“That's called the 'come along.'—An' here's the strong arm. A boy can down a man with it. An' if you ever get into a scrap an' the other fellow gets your nose between his teeth—you don't want to lose your nose, do you? Well, this is what you do, quick as a flash.”

Involuntarily she closed her eyes as Billy's thumb-ends pressed into them. She could feel the fore-running ache of a dull and terrible hurt.

“If he don't let go, you just press real hard, an' out pop his eyes, an' he's blind as a bat for the rest of his life. Oh, he'll let go all right all right.”

He released her and lay back laughing.

“How d'ye feel?” he asked. “Those ain't boxin' tricks, but they're all in the game of a roughhouse.”

“I feel like revenge,” she said, trying to apply the “come along” to his arm.

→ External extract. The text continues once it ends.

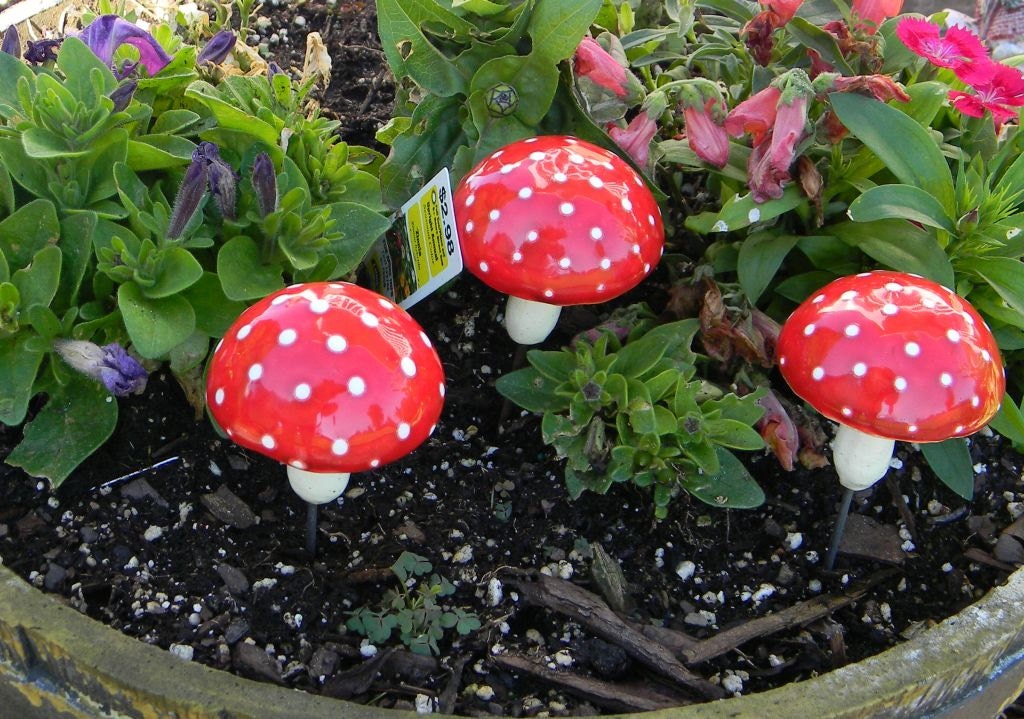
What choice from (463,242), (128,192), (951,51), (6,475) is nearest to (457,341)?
(463,242)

When she exerted the pressure she cried out with pain, for she had succeeded only in hurting herself. Billy grinned at her futility. She dug her thumbs into his neck in imitation of the Japanese death touch, then gazed ruefully at the bent ends of her nails. She punched him smartly on the point of the chin, and again cried out, this time to the bruise of her knuckles.

“Well, this can't hurt me,” she gritted through her teeth, as she assailed his solar plexus with her doubled fists.

By this time he was in a roar of laughter. Under the sheaths of muscles that were as armor, the fatal nerve center remained impervious.

“Go on, do it some more,” he urged, when she had given up, breathing heavily. “It feels fine, like you was ticklin' me with a feather.”